Farmers Markets: Westlake Village, Santa Clarita, Channel Islands Harbor, Midtown Ventura, Canyon Country, Thousand Oaks, Downtown Ventura, and Newhall


Energy Bee Farm

Gilbert Erb founded Energy Bee Farm in 1968. Energy Bee is currently run by his son Bill and family, making it three generations of raising bees. Their wildflower fields and orchards run throughout Central and Southern California while their facility in Inglewood is where all of the extraction and packaging is done. They have between 3,000 – 6,000 active beehives in areas such as Porterville, Lindsay, Ivanhoe, Visalia, and the Santa Monica Mountains. Having numerous locations amounts to diverse varieties specific to the place of origin.

Farmers Markets: Encino, Santa Monica, Torrance, Manhattan Beach, West Los Angeles, and Cerritos


Klausesbees LLC

The honey for Klausesbees LLC is ripened, meaning they don’t remove the honey until the bee herself has sealed the cell of the honeycomb where the honey is placed. The bee is the only one who knows when the moisture content is right, so she waits until the capping has reached a minimum of 75% closure to remove the honey. When the honey gets extracted, Klausesbees makes sure it doesn’t get any hotter that 110° F as the honey would lose some of its essential nutrients if it gets any hotter. As this stage, the wax cap seal is able to be cut off and the comb can be softened enough to allow the honey to be extracted by a centrifuge. As Klausesbees only has to skim the top of the honey to remove debris, they’re able to keep everything which is beneficial in it.

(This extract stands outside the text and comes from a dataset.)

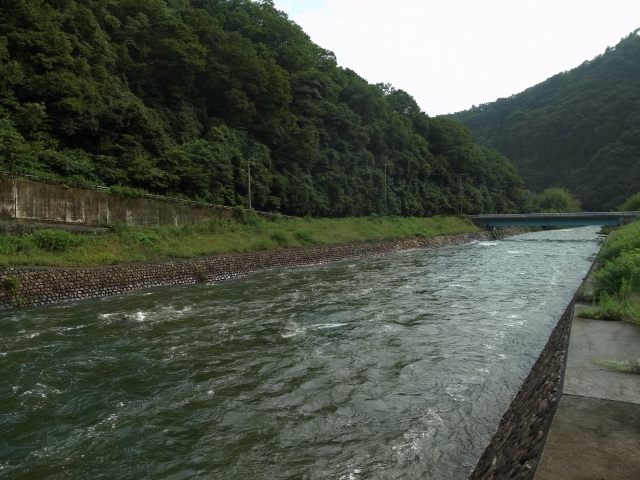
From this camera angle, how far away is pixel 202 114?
4178cm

Farmers Markets: La Cañada and Monrovia


LSG Honey

LSG Honey is a father/daughter duo from the San Fernando Valley. The father, Robin Ghermezi, spent 30 year working in the high tech industry. In 2012, while taking some time off from his job, he helped a friend who had been a beekeeper since the mid-60s. Soon Robin was selling the honey with his friend at local farmers markets. Robin become fascinated with everything bees and took some classes on beekeeping. He founded LSG Honey by naming his business after his daughter’s initials. His daughter Lio remembers being surrounded by nature as a child. Both of her grandparents saw the importance of the planet. Robin remembers going to neighborhood gardens with her grandfather on Sundays. Working LSG Honey with her father, she can envision the lives her grandparents lived. LSG sells a wide array of different types of honey. Some of the flavors are cactus, propolis, lavender, saffron, clover, orange blossom, avocado, wildflower, buckwheat, and black gold.

Farmers Markets: BrentwoodPacific PalisadesNorthridgeSherman Oaks, Panorama CityWoodland HillsInglewood, and Playa Vista


Martinez Apiaries

Francisco Martinez and his family own and operate Martinez Apiaries. Their honey comes in two categories: honey harvested at their farm in Ventura County and a stronger blend of honey due to more flowers and planted growing in the Palos Verdes area where they’re collected. The bees roam free of the farms, so the pollen they gather comes from the plants growing in the area. These plants include sage, eucalyptus, and wildflowers.